There is great value for us to reach our kids by just pushing the send button. We are able to receive emergent messages, offer support, and/or protection to our kids with a click of a button. The concern comes when our children stop seeing our eyes connecting with theirs. From the first time their eyes are able to focus and they see a parent's smiling eyes looking back at them, a relationship is being formed. Over time, that connection will either build or diminish based on how we nourish that bond.
Reactive attachment disorder is based on a child not bonding or attaching to a birth parent. We saw it first when children from other countries who had been raised in orphanages and not spoken to, cuddled or nurtured by a birth mom. In the states, our own children are being born with attachment issues because of a disconnect between mom and fetus because of depression issues, drugs, and most recently, due to parents spending less and less quality face time with their kids.
Our kids are being raised by the school system, daycare, other relatives, and often by television and the internet. Parents are grateful for the electronic baby sitters and will routinely allow their face time to diminish while kids are spending most of their after school hours in their rooms with their televisions, game systems and other electronics.

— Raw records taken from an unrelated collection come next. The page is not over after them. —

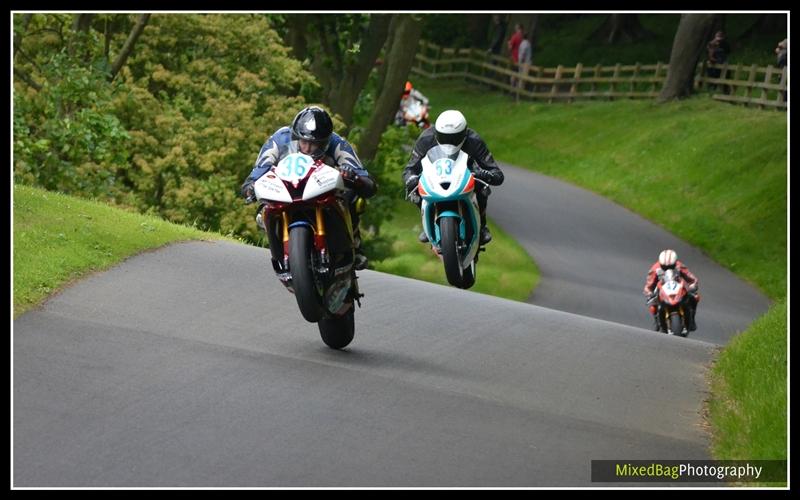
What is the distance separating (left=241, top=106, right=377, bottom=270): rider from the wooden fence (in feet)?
110

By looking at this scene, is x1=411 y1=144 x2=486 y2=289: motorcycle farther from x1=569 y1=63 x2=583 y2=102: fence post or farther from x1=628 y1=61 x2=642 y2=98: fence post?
x1=569 y1=63 x2=583 y2=102: fence post

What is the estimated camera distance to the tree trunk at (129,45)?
24922 millimetres

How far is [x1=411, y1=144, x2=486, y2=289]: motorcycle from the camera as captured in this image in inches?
575

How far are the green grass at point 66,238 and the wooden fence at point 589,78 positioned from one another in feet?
97.1

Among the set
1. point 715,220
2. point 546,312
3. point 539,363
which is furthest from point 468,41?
point 539,363

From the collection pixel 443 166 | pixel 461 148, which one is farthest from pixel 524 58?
pixel 443 166

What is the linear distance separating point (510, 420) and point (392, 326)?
3.76 metres

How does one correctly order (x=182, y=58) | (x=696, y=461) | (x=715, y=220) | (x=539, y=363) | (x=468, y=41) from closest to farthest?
1. (x=696, y=461)
2. (x=539, y=363)
3. (x=182, y=58)
4. (x=715, y=220)
5. (x=468, y=41)

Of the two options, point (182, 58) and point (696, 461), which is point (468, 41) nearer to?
point (182, 58)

Balance is key. We all enjoy getting immediate answers trough an Internet search and having access to our loved ones quickly. Texting cane be the most optimal way to connect with your kids while they are out and about, but please be aware of building a bond first and making sure that you have meaningful face time with your child every day! If that relationship is not nurtured and your child always sees you texting while answering their questions, or spending all of your time with them in front of your computer, you are missing out on the most important relationship you have right in front of you. You have the power to nurture a child and create a life long bond. That will enhance your life, but it will also bring a child into alignment with their own value. When you look on them with loving eyes and spend time with your child; you are letting them know that they are worthy to be loved. That is key to their success.
Bonding Activities:
- Fix their breakfast
- Eat meals with your child and look at them while you talk to them about the day ahead or the day they have had
- Play board games
- Attend their activities; and watch... so that when they look over at the stands they see you looking at them
- Have open dialogues with your kids on the values you hold
- Put positive notes in their lunch boxes
- Turn off electronics and have family time that you make a priority
- Snuggle time before bed
You are the single most important bond your child will make. Be mindful of the time you spend with them. Set your intention to be there emotionally and physically for your child. You will never regret it and the connection you make will remain in their heart forever.